Change is implemented following the defined frameworks that best describe the needs, structures and functions of the organization. In the health environment context, Kurt Lewins change theory presents an optimal framework for change implementation. Kurt Lewins change theory describes change process as entailing unfreezing, moving and refreezing (Arlbj?rn & Haug, 2010). In the health care context, significance of changing the patient check-in process was recognized; consequently, staff was informed and educated on the significance of change. It describes the unfreezing process. The moving aspect of change entails the implementation of change. Staff will be informed on the methodology and protocols, within which the change occurs, and their roles in the process. Once change has been implemented, the refreezing process is initiated, making the implemented change the norm and permanent.
Availability of Internal and External Resources
The availability of resources will enable successful change implementation. The CPRS system is among the resources that will facilitate smooth transition from the paper check-in system to the paperless check-in system (Healthinformatics, 2013). Support staff and computer technicians will ensure that the new system is adequately maintained to preserve the integrity of patient data and ID of staff members in using the new system.
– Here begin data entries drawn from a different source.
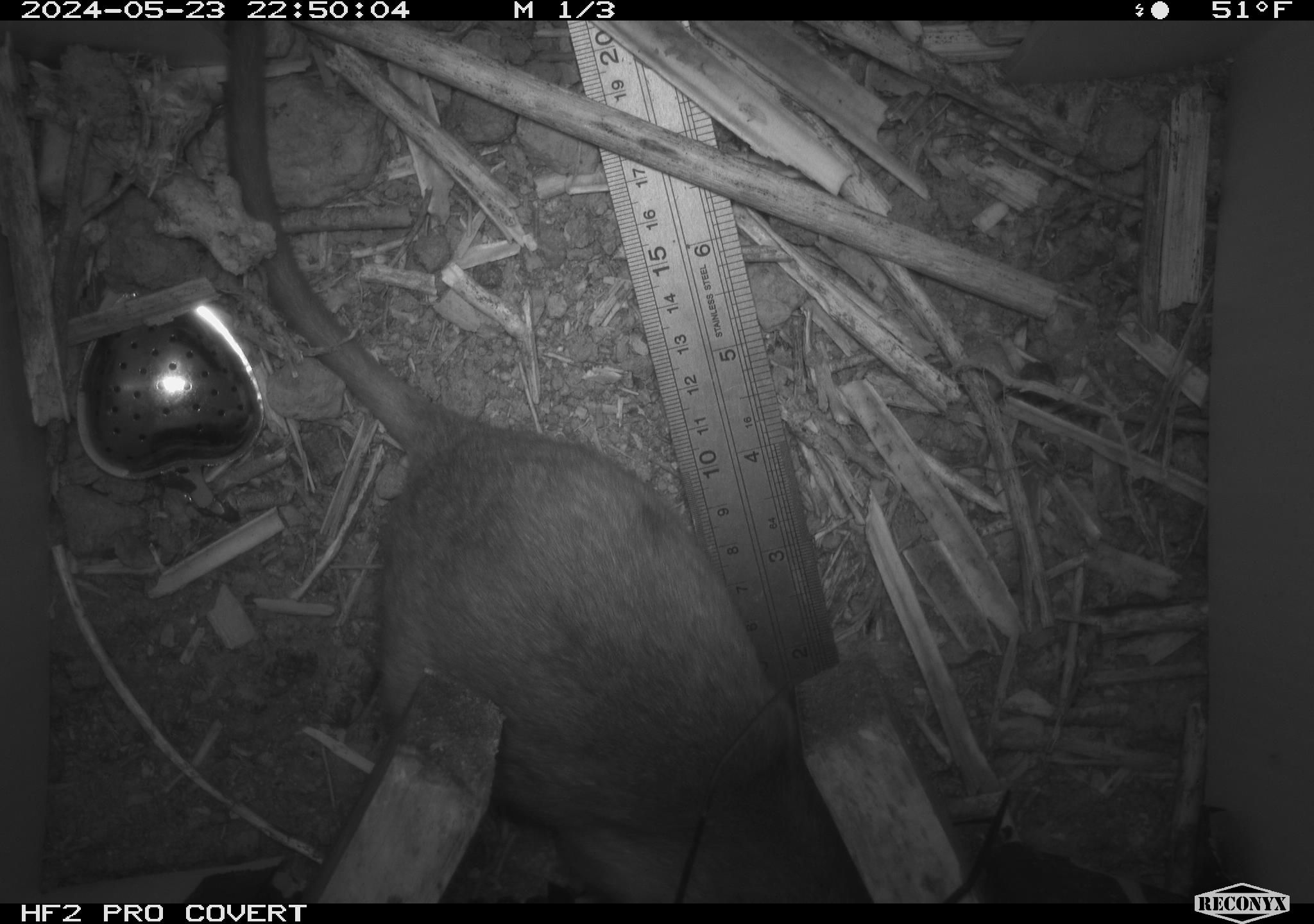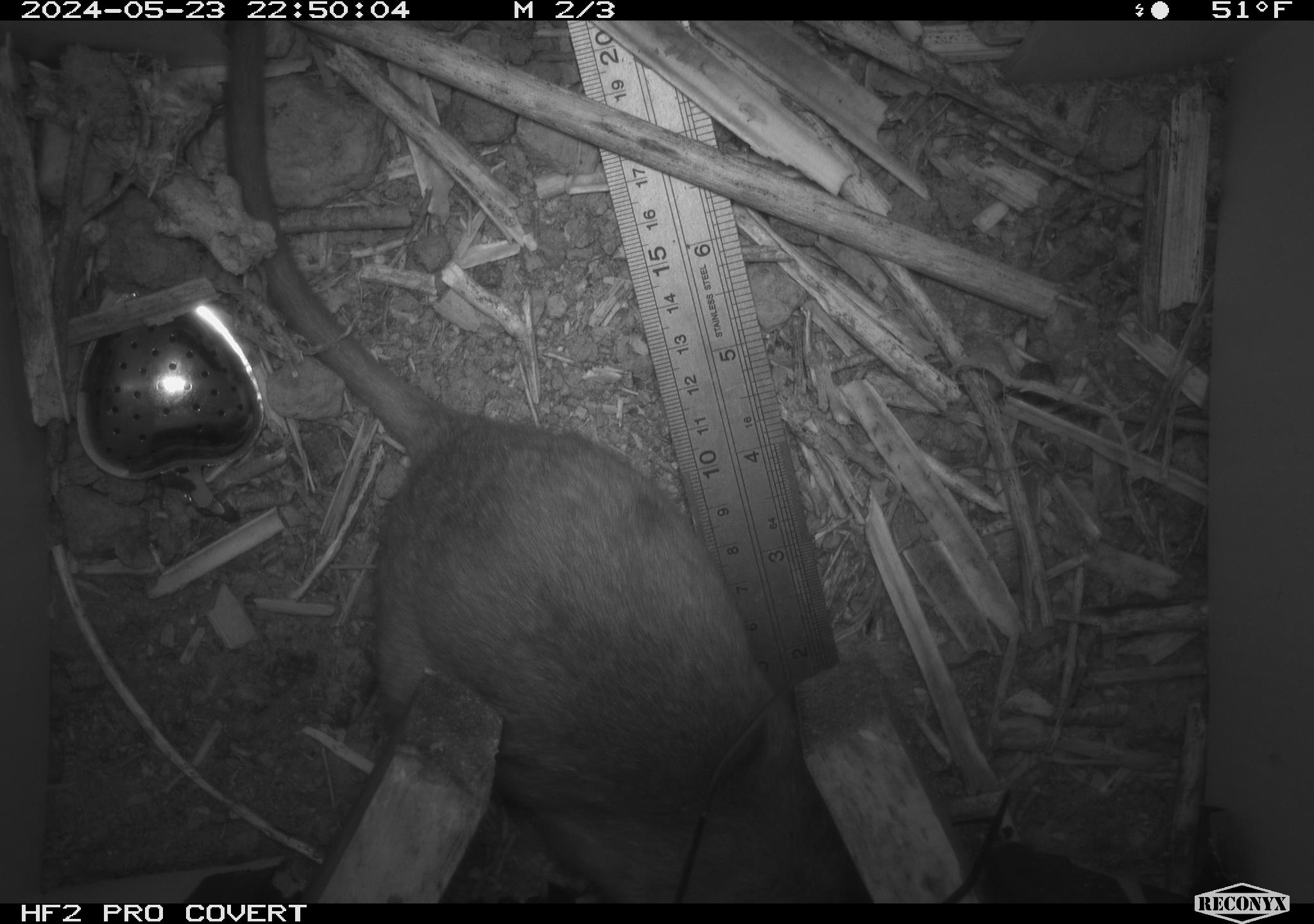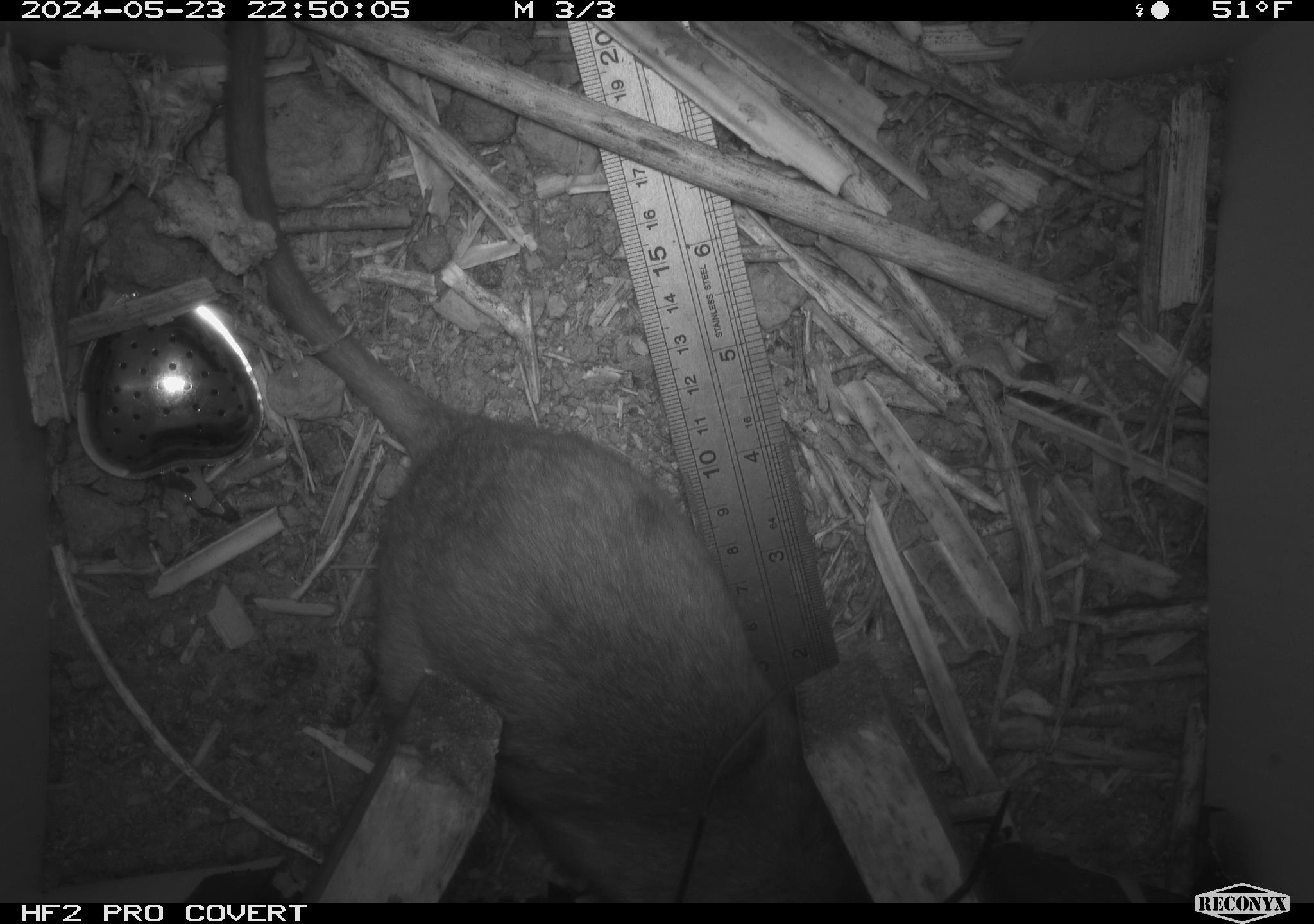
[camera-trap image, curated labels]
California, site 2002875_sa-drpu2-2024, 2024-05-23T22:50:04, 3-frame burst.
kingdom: Animalia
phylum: Chordata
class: Mammalia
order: Rodentia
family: Cricetidae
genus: Neotoma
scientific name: Neotoma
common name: pack rat or woodrat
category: neotoma species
Meanwhile, patients are the primary external resource that requires qualitative and quantitative service delivery. Patient response and feedback will provide adequate information on the effectiveness of the new system, hence the change process. This will determine benefits and drawbacks of the new system.
Organizations are constantly changing in order to adapt new technologies, improve service delivery to their consumers and develop their products to reflect consumer needs and wants. A paperless check-in system takes into account expedited care delivery, reduced waiting costs and embraces new technologies that enhance patients experiences. The identification of factors that influence change is essential in the development of optimal change implementation strategy that meets organizational goals. The adoption of strategic change framework ensures that change implementation phases are in line with change objectives.